CEMR: An Effective Subgraph Matching Algorithm with Redundant Extension Elimination
This work provides a more efficient subgraph matching algorithm for researchers and practitioners working with large graph analysis problems, offering a strong specific gain in performance.
The paper addresses the challenge of efficiently enumerating subgraph matches in large graphs, a known NP-hard problem. It introduces CEMR, a novel algorithm that significantly reduces duplicate computations during the search process, leading to superior performance compared to existing state-of-the-art methods on real-world datasets.

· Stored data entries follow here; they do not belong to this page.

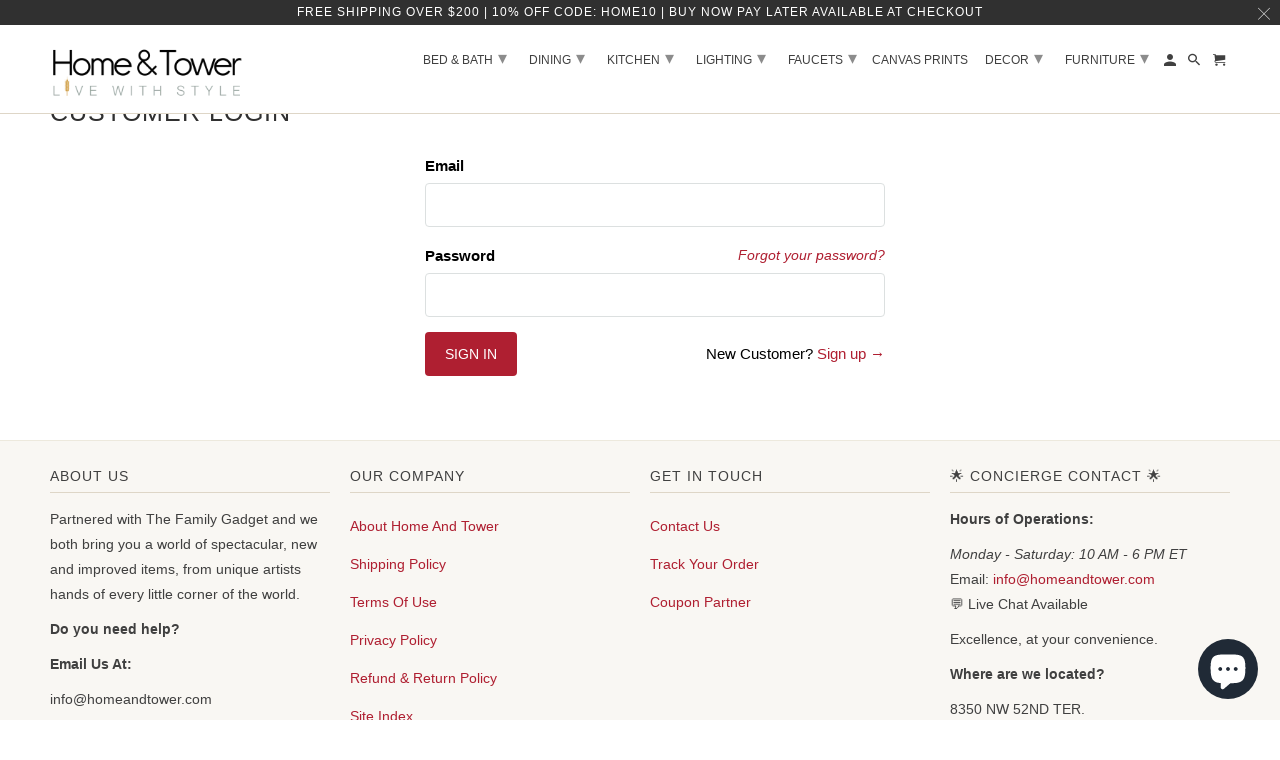

--- FILE ---
content_type: text/html; charset=utf-8
request_url: https://homeandtower.com/en-dk/account/undefined?section_id=product-recommendations&limit=undefined&product_id=undefined
body_size: -68
content:
<div id="shopify-section-product-recommendations" class="shopify-section shopify-section--recommended-products">






  
  

  

  
  

  
    <div class="product-recommendations"
        data-recommendations-url="/en-dk/recommendations/products"
        data-product-id=""
        data-limit="8"
        data-enabled="true">
      
    <div class="container products">
      <div class="one-whole column">
        <h4 class="recommended-title title center">Customers also bought...</h4>
      </div>

      


  <script type="application/ld+json">
    {
      "@context": "https://schema.org",
      "@type": "ItemList",
      "itemListElement": [
        
      ]
    }
  </script>


<div class="products container">

  
</div>

    </div>
  
    </div>
  





<script>
      setTimeout(function(){StampedFn.loadBadges()},2000);
    </script>


</div>

--- FILE ---
content_type: text/javascript
request_url: https://homeandtower.com/cdn/shopifycloud/shop-js/modules/v2/client.init-customer-accounts-sign-up_CfPf4CXf.en.esm.js
body_size: 667
content:
import"./client.shop-login-button_DeIztwXF.en.esm.js";import{_ as t,af as e,i as n,aj as i,ao as o,au as s,av as a,c as r,aw as c,ax as l,ar as u,ah as m}from"./chunk.common_Cbph3Kss.esm.js";import"./chunk.modal_DKumMAJ1.esm.js";function d(m){return t(this,void 0,void 0,(function*(){var t,d;const p=e(),h={analyticsContext:"loginWithShopClassicCustomerAccounts",analyticsTraceId:p,apiKey:"",flow:"classic_customer_accounts",flowVersion:"sign_up",shopPermanentDomain:null!==(d=null===(t=n.Shopify)||void 0===t?void 0:t.shop)&&void 0!==d?d:"",source:"initCustomerAccountsSignUp"},g=new i("initCustomerAccountsSignUp"),f=new o({analyticsData:h,notify:g.notify});try{!function(){const t=new WeakMap;let e=null;const i=s({onVisible:g,onFallback:t=>{t.addEventListener("focus",o,{once:!0}),f.produceMonorailEvent({event:{payload:Object.assign(Object.assign({},h),{errorCode:"fallback_to_focus_event",errorMessage:"Fallback to focus event for classic customer accounts",sdkVersion:"1.0.34-beta"}),schemaId:"shopify_pay_login_with_shop_sdk_error_events/1.0"}})}});function o(t){g(t.target)}function d(t,e){var i,o;const s=null===(i=t.elements.namedItem("checkout_url"))||void 0===i?void 0:i.value,a=null===(o=t.elements.namedItem("return_url"))||void 0===o?void 0:o.value,r=new URLSearchParams(Object.assign(Object.assign({analytics_trace_id:e},s&&{checkout_url:s}),a&&{return_url:a}));return`${n.location.origin}/account/redirect?${r.toString()}`}function g(i){var o;const s=i.form;if(!s)return;t.has(i)&&(null===(o=t.get(i))||void 0===o||o.destroy(),t.delete(i));const a=r.createElement("input");if(a.type="hidden",a.name="login_with_shop[analytics_trace_id]",a.value=p,s.appendChild(a),!e){const t=d(s,p);e=function(t,e){const n=null===r.querySelector('form[data-login-with-shop-sign-in] input[type="email"],form[data-login-with-shop-sign-in] input[name="customer[email]"'),i="true"===l("signInWithShop:modalDismissed"),o=n&&!i,s=u("shop-login-button"),a=Object.assign(Object.assign(Object.assign(Object.assign({"analytics-context":"loginWithShopClassicCustomerAccounts"},o?{"auto-open":!0}:{}),{"client-id":"","disable-sign-up":!0,flow:"classic_customer_accounts","flow-version":"sign_up","hide-button":!0,experiments:JSON.stringify((null==t?void 0:t.experiments)||{}),proxy:!0,"response-type":"code"}),e&&{"return-uri":e}),{"ux-mode":"windoid"});return Object.entries(a).forEach((([t,e])=>{s.setAttribute(t,String(e))})),r.body.appendChild(s),s}(m,t),e.addEventListener("completed",(()=>{n.location.assign(t)}))}const h=s.querySelector('input[name="customer[first_name]"'),g=s.querySelector('input[name="customer[last_name]"');e.setAttribute("firstName",(null==h?void 0:h.value)||""),e.setAttribute("lastName",(null==g?void 0:g.value)||""),e.setAttribute("email",i.value),t.set(i,new c(i,(t=>{e&&(e.setAttribute("firstName",(null==h?void 0:h.value)||""),e.setAttribute("lastName",(null==g?void 0:g.value)||""),e.setAttribute("email",t))})))}a({selector:'form[data-login-with-shop-sign-up] input[type="email"],form[data-login-with-shop-sign-up] input[name="customer[email]"',onElementFound:t=>i.observe(t)})}()}catch(t){t instanceof Error&&g.notify(t)}}))}m("initCustomerAccountsSignUp",d);
//# sourceMappingURL=client.init-customer-accounts-sign-up_CfPf4CXf.en.esm.js.map
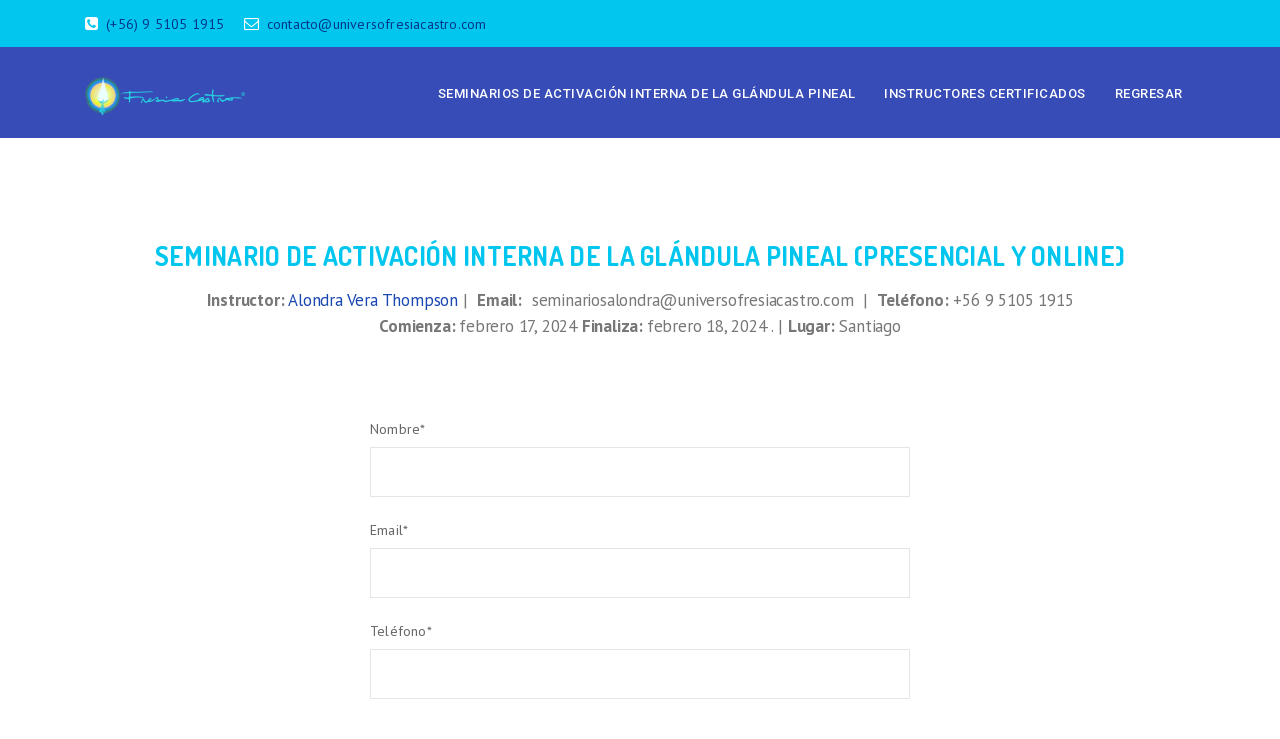

--- FILE ---
content_type: text/css
request_url: https://fresiacastro.cl/wp-content/themes/groppe-child/style.css
body_size: 156
content:
/*
 Theme Name:   Groppe Child
 Theme URI:    http://victorthemes/themes/groppe
 Description:  Groppe Child Theme
 Author:       VictorThemes
 Author URI:   http://themeforest.net/user/VictorThemes/portfolio
 Template:     groppe
 Version:      1.0
 License:      GNU General Public License v2 or later
 License URI:  http://www.gnu.org/licenses/gpl-2.0.html
 Tags:         one-column, two-columns, left-sidebar, right-sidebar, custom-menu, featured-images, post-formats, theme-options, translation-ready
 Text Domain:  groppe-child
*/
/* Write Custom CSS */
.type-tribe_events h3 {
  width: calc(65% - 3%);
}

.m-15 {
  margin-right: 15px
}

.tribe-events-single-event-description.tribe-events-content h4 {
  color: #b665ff;
}

.single-tribe_events .tribe-events-meta-group.tribe-events-meta-group-venue {
  width: 35%;
}

.single-tribe_events .tribe-events-meta-group.tribe-events-meta-group-organizer {
  width: 65%;
}

.page-template-template-incribete .grop-page {
  padding-top: 80px !important;
  padding-bottom: 50px !important;
}

.grop-ucoming_evnt_footr {
  display: none;
}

Subgraph matching is a fundamental problem in graph analysis with a wide range of applications. However, due to its inherent NP-hardness, enumerating subgraph matches efficiently on large real-world graphs remains highly challenging. Most existing works adopt a depth-first search (DFS) backtracking strategy, where a partial embedding is gradually extended in a DFS manner along a branch of the search trees until either a full embedding is found or no further extension is possible. A major limitation of this paradigm is the significant amount of duplicate computation that occurs during enumeration, which increases the overall runtime. To overcome this limitation, we propose a novel subgraph matching algorithm, CEMR. It incorporates two techniques to reduce duplicate extensions: common extension merging, which leverages a black-white vertex encoding, and common extension reusing, which employs common extension buffers. In addition, we design two pruning techniques to discard unpromising search branches. Extensive experiments on real-world datasets and diverse query workloads demonstrate that CEMR outperforms state-of-the-art subgraph matching methods.